Task material.

#####

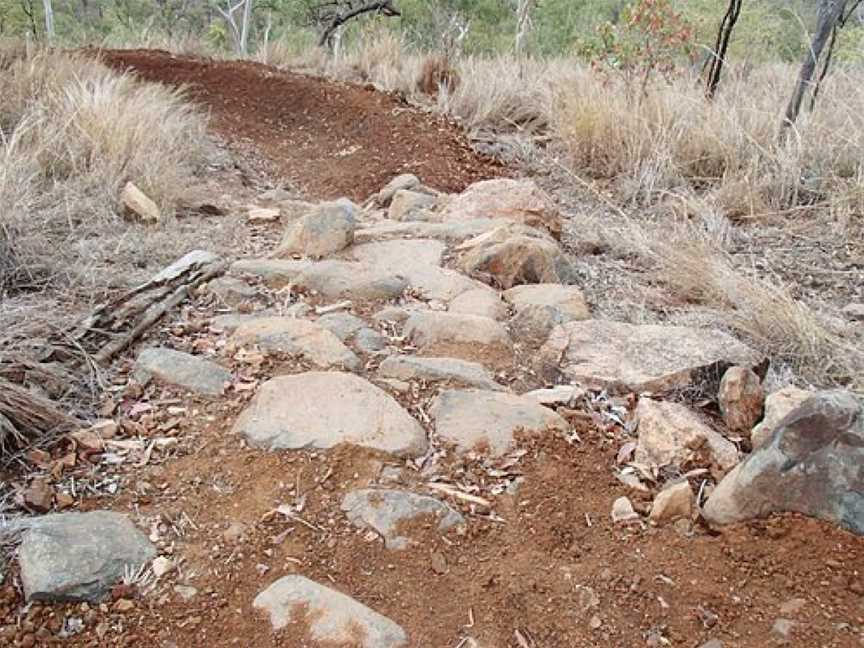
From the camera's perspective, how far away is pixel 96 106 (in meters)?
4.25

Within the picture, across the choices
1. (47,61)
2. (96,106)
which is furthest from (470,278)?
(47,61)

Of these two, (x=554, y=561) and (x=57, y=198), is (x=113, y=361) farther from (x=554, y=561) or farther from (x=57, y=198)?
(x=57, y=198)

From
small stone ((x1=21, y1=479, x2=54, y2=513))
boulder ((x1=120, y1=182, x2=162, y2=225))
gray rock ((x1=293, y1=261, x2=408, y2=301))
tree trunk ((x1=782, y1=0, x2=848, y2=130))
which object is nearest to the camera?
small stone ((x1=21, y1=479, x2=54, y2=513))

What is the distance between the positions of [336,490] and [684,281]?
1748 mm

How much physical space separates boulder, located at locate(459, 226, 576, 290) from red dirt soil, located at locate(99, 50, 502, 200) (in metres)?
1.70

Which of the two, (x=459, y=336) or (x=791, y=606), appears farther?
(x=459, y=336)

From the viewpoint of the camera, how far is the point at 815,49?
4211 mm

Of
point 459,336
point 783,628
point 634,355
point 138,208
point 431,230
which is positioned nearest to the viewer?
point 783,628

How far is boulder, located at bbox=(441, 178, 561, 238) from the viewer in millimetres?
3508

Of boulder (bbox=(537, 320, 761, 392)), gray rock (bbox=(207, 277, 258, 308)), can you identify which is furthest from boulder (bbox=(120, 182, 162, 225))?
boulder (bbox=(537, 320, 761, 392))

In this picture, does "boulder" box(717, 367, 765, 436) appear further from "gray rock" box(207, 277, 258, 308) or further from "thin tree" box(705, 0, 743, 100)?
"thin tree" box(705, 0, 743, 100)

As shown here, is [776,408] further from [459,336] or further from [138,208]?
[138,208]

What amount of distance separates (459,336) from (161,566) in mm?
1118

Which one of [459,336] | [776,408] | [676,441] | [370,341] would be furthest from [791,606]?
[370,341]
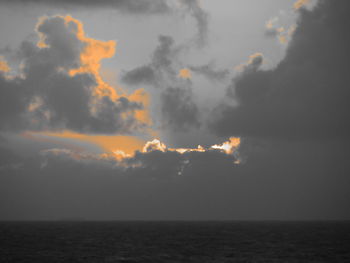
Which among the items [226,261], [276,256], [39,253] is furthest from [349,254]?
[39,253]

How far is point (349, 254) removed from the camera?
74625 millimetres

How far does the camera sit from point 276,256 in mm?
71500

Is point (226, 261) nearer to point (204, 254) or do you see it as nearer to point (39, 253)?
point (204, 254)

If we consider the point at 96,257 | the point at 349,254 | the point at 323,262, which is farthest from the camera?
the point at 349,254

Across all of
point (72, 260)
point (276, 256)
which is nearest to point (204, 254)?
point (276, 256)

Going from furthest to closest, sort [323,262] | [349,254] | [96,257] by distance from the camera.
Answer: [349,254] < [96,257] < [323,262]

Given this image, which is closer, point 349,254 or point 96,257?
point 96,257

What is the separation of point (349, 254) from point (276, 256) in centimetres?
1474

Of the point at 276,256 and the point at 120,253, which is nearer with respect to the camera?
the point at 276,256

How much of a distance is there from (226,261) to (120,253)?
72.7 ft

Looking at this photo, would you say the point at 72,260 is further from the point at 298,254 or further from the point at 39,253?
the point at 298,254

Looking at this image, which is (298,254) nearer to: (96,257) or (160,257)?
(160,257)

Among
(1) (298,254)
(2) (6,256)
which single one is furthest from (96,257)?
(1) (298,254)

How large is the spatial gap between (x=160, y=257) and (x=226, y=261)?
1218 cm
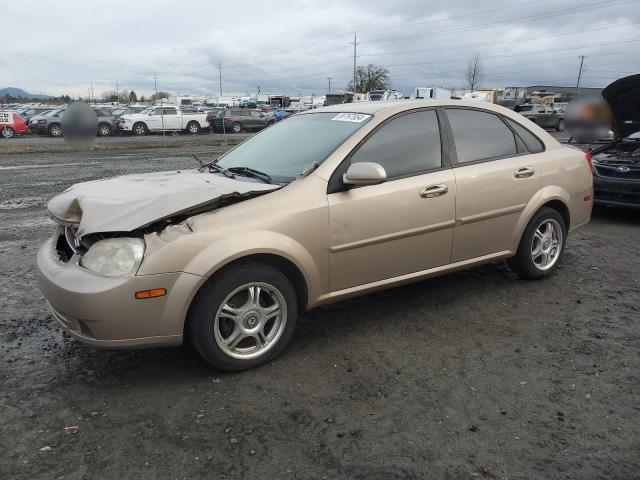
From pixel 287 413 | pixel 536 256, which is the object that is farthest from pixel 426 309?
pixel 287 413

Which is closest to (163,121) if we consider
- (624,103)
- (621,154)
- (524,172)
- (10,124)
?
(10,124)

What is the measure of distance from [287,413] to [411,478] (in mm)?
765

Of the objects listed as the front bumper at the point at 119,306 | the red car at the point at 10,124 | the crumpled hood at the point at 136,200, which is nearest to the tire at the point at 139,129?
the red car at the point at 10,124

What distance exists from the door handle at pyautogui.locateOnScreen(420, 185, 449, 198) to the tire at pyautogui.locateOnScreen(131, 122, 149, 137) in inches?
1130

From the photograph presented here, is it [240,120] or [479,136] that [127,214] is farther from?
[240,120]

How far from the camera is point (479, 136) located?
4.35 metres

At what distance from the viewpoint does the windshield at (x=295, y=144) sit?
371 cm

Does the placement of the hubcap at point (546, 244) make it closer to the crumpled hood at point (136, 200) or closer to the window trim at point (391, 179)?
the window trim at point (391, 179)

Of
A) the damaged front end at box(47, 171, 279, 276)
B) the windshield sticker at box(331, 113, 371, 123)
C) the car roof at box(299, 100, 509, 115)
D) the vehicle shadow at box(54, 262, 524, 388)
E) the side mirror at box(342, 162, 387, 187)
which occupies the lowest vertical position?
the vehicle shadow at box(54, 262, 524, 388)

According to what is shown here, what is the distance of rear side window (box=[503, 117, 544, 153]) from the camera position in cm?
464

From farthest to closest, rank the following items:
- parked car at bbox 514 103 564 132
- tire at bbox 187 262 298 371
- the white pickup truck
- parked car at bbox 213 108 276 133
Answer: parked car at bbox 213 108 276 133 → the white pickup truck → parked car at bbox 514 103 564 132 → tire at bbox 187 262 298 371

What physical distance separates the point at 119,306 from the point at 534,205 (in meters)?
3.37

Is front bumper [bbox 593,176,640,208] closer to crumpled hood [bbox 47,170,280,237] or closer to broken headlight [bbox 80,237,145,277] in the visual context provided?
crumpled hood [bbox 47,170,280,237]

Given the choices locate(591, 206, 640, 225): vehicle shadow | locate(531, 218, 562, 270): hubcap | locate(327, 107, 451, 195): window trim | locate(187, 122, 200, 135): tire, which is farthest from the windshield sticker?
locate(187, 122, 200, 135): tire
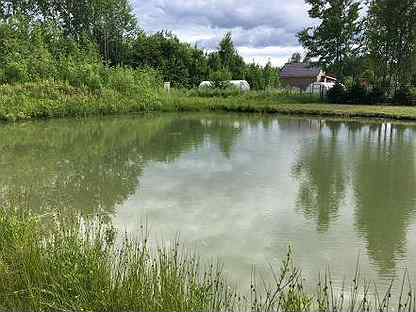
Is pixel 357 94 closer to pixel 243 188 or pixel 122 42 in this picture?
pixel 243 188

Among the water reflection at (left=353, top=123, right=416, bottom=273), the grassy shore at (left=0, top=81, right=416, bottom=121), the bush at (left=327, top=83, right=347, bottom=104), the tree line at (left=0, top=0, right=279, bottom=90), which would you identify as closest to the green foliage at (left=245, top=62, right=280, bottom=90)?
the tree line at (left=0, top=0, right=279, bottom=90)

#####

Exercise description.
Please give the lines of the records above as a JSON list of strings, one string per line, from the line with "What amount of" to the line with "Answer: [349,254] < [96,257] < [323,262]", both included, and skip blank lines. Leave the pictures out.

Written reply.
[
  "What amount of distance separates (459,336) from (161,566) in mm?",
  "1118",
  "Which one of [459,336] | [776,408] | [676,441] | [370,341] would be furthest from [791,606]?",
  "[370,341]",
  "Which among the items [226,261], [276,256], [39,253] is furthest from [349,254]?",
  "[39,253]",
  "How far is point (349, 254) removed from the camera?",
  "74625 millimetres",
  "How far does the camera sit from point 276,256 in mm?",
  "71500",
  "Is point (226, 261) nearer to point (204, 254) or do you see it as nearer to point (39, 253)?",
  "point (204, 254)",
  "If we consider the point at 96,257 | the point at 349,254 | the point at 323,262, which is farthest from the camera?",
  "the point at 349,254",
  "Across all of",
  "point (72, 260)",
  "point (276, 256)",
  "which is nearest to point (204, 254)?",
  "point (276, 256)",
  "Going from furthest to closest, sort [323,262] | [349,254] | [96,257] by distance from the camera.",
  "Answer: [349,254] < [96,257] < [323,262]"
]